If $S$ is the set of distinct values of '$b$' for which the following system of linear equations
$x+y+z=1$,
$x+ay+z=1$,
$ax+by+z=0$
has no solution, then $S$ is

• A. an empty set
• B. a infinite set
• C. a finite set containing two or more elements
• D. a singleton set

Answer 1

The correct option is D a singleton set

The given set of equations can be written in matrix form as:

$\left[\begin{array}{ccc}1& 1& 1\\ 1& a& 1\\ a& b& 1\end{array}\right]\left[\begin{array}{ccc}x& y& z\end{array}\right]=\left[\begin{array}{ccc}1& 1& 0\end{array}\right]$

Since this is a non-homogeneous equation, the determinant of the coefficient matrix should be $0$ for no solution to exist.

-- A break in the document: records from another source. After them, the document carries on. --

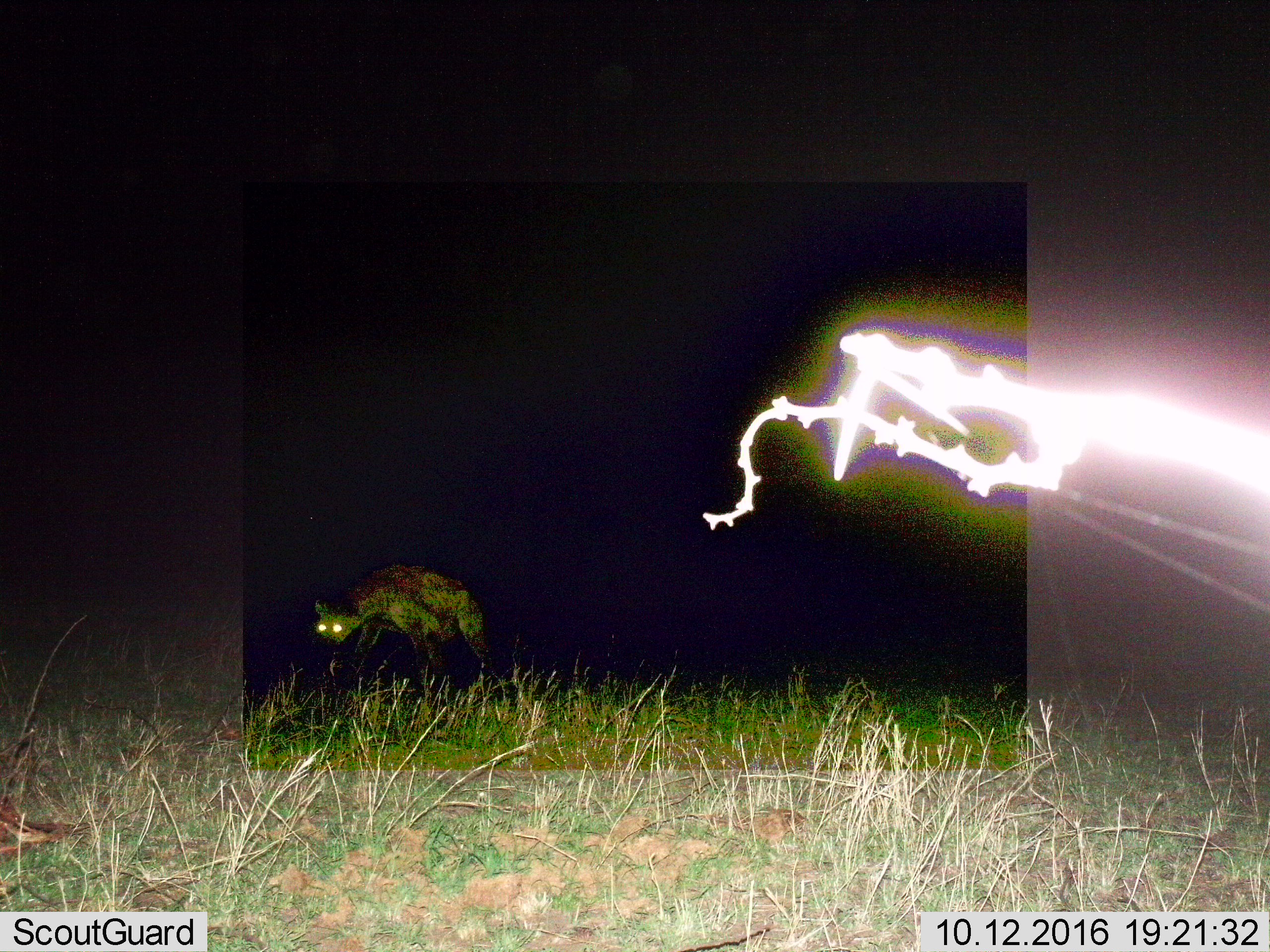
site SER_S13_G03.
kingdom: Animalia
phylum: Chordata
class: Mammalia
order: Carnivora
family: Hyaenidae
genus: Crocuta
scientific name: Crocuta crocuta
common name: spotted hyena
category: hyenaspotted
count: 1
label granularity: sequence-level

$\therefore \left|\begin{array}{ccc}1& 1& 1\\ 1& a& 1\\ a& b& 1\end{array}\right|=0$

$\Rightarrow 1(a-b)-1(1-a)+1(b-a^2)=0$

$\Rightarrow a-b-1+a+b-a^2=0$

$\Rightarrow 2a-1-a^2=0$

$\Rightarrow -(a-1{)}^2=0$

$\Rightarrow a=1$

For $a=1$, the equations become:

$x+y+z=1$

$x+y+z=1$

$x+by+z=0$

From the above three equations, we can see that if $b=1$, the system will be inconsistent and hence will produce no solution. For $b\ne 1$, the system will produce infinite solutions.

Hence, for no solution, $S$ has to be a singleton set $\left\{1\right\}$.